Stadio San Siro officially opened on 19 September 1926 with a friendly between Milan and Inter (3-6). The stadium initially consisted of four separate stands and could hold 35,000 spectators.

San Siro was first owned by AC Milan, but was sold to the city of Milan in 1935, who were soon forced too enlarge the stadium due to the club’s increasing popularity.

Plans were made for a massive stadium for 150,000 spectators, but these were in the end significantly scaled down. The redeveloped San Siro opened in 1939, and consisted of one fully enclosed tier.

Until 1945, Milan had been the sole occupant of San Siro, but were then joined by Inter, who had before played at the Arena Civica.

San Siro got further expanded in 1955 when a second tier got built on top of the first one, which resulted in a capacity of about 85,000 places.

In the following decades, San Siro hosted two European Cup finals: the first in 1965 between Inter and Benfica (1-0), and the second in 1970 between Feyenoord and Celtic (2-1).

The stadium had earlier gotten ignored as a playing venue for the 1968 European Championships, but did get selected for Euro 1980. At the same time it got officially renamed Stadio Guiseppe Meazza, in honour of the ex-player of both Inter and Milan.

During the 1980 European championships, San Siro hosted three first round group matches.

Soon after, Italy got awarded the 1990 World Cup, and it became clear that San Siro was in need of a major upgrade. The option of building a new stadium was contemplated, but architects Ragazzi, Hoffer, and Finzi instead chose for an ambitious redevelopment plan.

Works included the construction of a third tier, a roof that would cover all seats, and eleven cylindrical concrete towers around the stadium to support the extra tier and roof structure. The resulting capacity was 85,700 seats.

During the World Cup, San Siro hosted the opening match between Argentina and Cameroon (0-1), three further group matches, a round of 16 match, and the quarter-final between Germany FR and Czechoslovakia (1-0).

The stadium got further refurbished in later years, and capacity reduced slightly due to UEFA safety requirements.

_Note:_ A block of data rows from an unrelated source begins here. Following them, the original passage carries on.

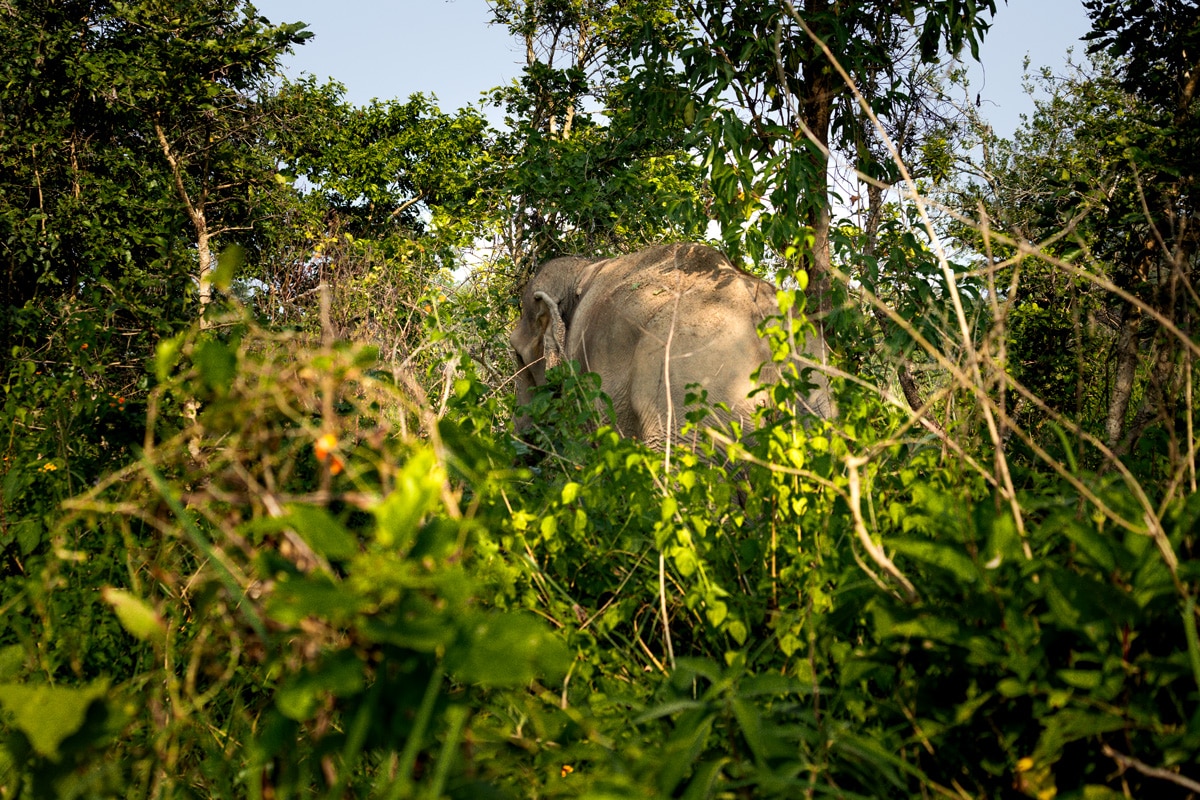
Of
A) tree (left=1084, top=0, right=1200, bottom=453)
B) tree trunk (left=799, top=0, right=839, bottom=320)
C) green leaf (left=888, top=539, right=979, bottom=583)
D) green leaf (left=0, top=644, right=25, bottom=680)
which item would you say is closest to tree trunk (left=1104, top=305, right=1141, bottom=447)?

In 2001, it hosted the Champions League final between Bayern München and Valencia (1-1) and in 2016 the final between Real Madrid and Atletico Madrid (1-1).

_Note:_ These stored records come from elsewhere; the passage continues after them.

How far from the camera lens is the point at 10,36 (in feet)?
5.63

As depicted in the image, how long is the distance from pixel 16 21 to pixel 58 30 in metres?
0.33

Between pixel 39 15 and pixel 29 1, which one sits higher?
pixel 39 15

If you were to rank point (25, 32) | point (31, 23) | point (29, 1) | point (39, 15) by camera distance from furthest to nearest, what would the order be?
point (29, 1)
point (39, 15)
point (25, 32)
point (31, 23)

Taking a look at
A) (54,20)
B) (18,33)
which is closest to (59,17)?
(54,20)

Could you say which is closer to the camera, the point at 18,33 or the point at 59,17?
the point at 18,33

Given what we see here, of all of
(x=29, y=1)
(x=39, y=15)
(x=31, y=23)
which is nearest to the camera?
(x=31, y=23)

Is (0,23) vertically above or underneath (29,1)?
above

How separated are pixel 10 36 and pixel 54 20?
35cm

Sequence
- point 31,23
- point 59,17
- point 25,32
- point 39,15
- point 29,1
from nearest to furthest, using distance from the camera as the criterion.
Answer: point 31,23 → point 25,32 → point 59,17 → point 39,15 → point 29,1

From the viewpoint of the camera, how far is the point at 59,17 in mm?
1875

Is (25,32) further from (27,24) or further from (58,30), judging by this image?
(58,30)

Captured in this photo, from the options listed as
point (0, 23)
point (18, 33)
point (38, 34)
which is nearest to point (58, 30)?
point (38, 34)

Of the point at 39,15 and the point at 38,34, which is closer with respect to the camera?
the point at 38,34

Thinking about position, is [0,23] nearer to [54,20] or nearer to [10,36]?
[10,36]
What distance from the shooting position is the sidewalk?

Both Milan and Inter have looked at building a new stadium elsewhere, having found themselves constrained in their development due to the deteriorated state of the stadium and ownership by the city of Milan. Inter was the first to announce plans to build a new club-owned stadium in 2012, but shelved these when Milan revealed concrete plans to build a new stadium in the Portello area, instead opting to renovate San Siro. However, Milan’s move fell through in 2015 and future plans of both clubs are currently unclear.

How to get to San Siro

San Siro is located in the west of Milan at approximately 5 kilometres from Milan’s city centre and more than 7 kilometres from Milan’s central railway station.

If arriving by car from the direction of Turin (A4), Genova (A7), or Bologna (Autostrada del Sole), make your way to the western ring road (Tangenziale Ovest) and take exit 3 to the Via Novara. Signs will direct you from the motorway to the stadium.

If coming from the direction of Venezia, take the exit towards the Viale Certosa. After the exit signs will guide you to the stadium.

San Siro is easily reached by metro due to the recently opened new purple M5 metro line. The nearest stations are San Siro Ippodromo and San Siro Stadio, both a short walk from the stadium. Line M5 passes north of Milan’s city centre past Garibaldi station and from most central places a change will be required either at Lotto (red M1 line) or Garibaldi station (green M2 line). It takes a little under 20 minutes to get from Piazza Duomo to the stadium.

Alternatively, the stadium can be reached with tram 16. Take the tram in the centre of Milan (west of Piazza Duomo) to San Siro Stadio, the last stop on the line. The journey takes about half an hour.